Another scam that’s also costing victims a big chunk of money is a simple phone call pretending to be from their phone service provider saying they need to pay $500 to upgrade to the new 5G standard. Otherwise, they say, you’ll lose your service.

This is simply not the case. First, while it’s true that you need a 5G-compatible phone to use the service, there’s currently no requirement to switch to 5G.

You can stick with your old phone and existing 4G technology, at least for now. Furthermore, 5G is only in the early stages of roll-out and is not available in many areas. Users are not being charged a lump sum to switch (other than for a new phone), although most providers are charging more for it on a monthly subscription.

A variation is used to trick phone users into supplying a security code that gives them access to your cell account.

We’ve written about this before. First, the scammer pretends to be the target victim, phoning the genuine service provider to ask for the code to access their account. The code is sent to the victim by SMS text. Then he phones the victim, posing as the phone company and asks for the code. Done. He can now access the victim’s account.

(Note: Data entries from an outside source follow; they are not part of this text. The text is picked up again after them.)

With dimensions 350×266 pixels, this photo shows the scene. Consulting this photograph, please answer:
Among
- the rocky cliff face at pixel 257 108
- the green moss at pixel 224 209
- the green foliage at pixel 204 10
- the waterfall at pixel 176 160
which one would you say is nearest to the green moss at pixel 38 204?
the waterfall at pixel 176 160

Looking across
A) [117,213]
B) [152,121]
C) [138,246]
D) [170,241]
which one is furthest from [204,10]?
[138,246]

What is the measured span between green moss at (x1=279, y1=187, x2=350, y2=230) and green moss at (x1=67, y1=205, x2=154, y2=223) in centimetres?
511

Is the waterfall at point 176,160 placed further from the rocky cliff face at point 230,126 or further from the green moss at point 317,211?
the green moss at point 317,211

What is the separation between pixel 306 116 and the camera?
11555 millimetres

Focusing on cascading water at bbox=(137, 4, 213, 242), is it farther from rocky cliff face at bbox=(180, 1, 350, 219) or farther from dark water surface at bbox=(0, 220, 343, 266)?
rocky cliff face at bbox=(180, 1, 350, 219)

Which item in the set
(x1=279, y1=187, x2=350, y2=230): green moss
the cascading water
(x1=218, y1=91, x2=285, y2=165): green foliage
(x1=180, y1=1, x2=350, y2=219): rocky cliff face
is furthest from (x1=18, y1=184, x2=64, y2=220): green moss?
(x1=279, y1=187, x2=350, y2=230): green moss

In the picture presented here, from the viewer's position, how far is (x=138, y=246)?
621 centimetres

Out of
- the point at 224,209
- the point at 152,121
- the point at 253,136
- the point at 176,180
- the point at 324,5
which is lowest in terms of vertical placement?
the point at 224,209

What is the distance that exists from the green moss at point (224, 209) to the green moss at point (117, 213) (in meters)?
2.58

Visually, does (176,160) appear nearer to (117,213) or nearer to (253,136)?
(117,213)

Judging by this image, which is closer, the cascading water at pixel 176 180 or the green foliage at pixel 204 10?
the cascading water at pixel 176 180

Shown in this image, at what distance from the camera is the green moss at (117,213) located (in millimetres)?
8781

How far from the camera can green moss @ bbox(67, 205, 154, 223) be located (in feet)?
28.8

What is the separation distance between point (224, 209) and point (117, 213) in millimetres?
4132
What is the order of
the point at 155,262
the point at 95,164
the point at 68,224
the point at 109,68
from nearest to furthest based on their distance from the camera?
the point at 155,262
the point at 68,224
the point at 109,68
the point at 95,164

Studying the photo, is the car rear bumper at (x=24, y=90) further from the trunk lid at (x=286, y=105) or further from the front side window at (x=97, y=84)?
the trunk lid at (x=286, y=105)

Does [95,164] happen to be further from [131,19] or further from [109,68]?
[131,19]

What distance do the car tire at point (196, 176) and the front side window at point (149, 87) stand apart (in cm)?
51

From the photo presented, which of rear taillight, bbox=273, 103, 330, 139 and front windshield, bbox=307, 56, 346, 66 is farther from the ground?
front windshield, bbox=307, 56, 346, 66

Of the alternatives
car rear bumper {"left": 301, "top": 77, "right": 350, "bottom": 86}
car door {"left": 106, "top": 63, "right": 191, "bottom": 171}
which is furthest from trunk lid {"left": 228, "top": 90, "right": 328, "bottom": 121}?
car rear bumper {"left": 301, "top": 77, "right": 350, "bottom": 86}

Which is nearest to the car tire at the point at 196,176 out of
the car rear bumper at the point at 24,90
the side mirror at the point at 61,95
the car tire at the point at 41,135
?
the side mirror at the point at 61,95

That’s why, when your phone company does send you a genuine security code, it’s usually accompanied by a warning that they will never phone you and ask for the number.

So, never give out your phone security number, ever, over the phone. If anyone demands money, just hang up and call your service provider. They’ll set you straight.

It’s likely that in the coming months we’re going to be hearing a lot more about 5G phone scams.

If you want to know more about 5G technology and some of the facts and myths that surround it, check out the CNET report mentioned earlier: 5G Myths, Debunked: 5G Won’t Replace 4G, Doesn’t Cause COVID-19 and Is Still Rolling Out.

Alert of the Week

A new version of the “hitman” scam has appeared, demanding protection money from targets to avoid being injured or killed.

It adds a new dimension of fear and credibility by sending victims — by email or text — information about them and other family members, which has actually been gleaned from online records.

They may add personal or gruesome “victim” photos. They want payment by one of the usual untraceable routes — gift cards, wiring cash or paying with cyber currency.

Ignore them. Or if you’re worried, contact the police. Just don’t send the money.

That’s it for today — we hope you enjoy your week!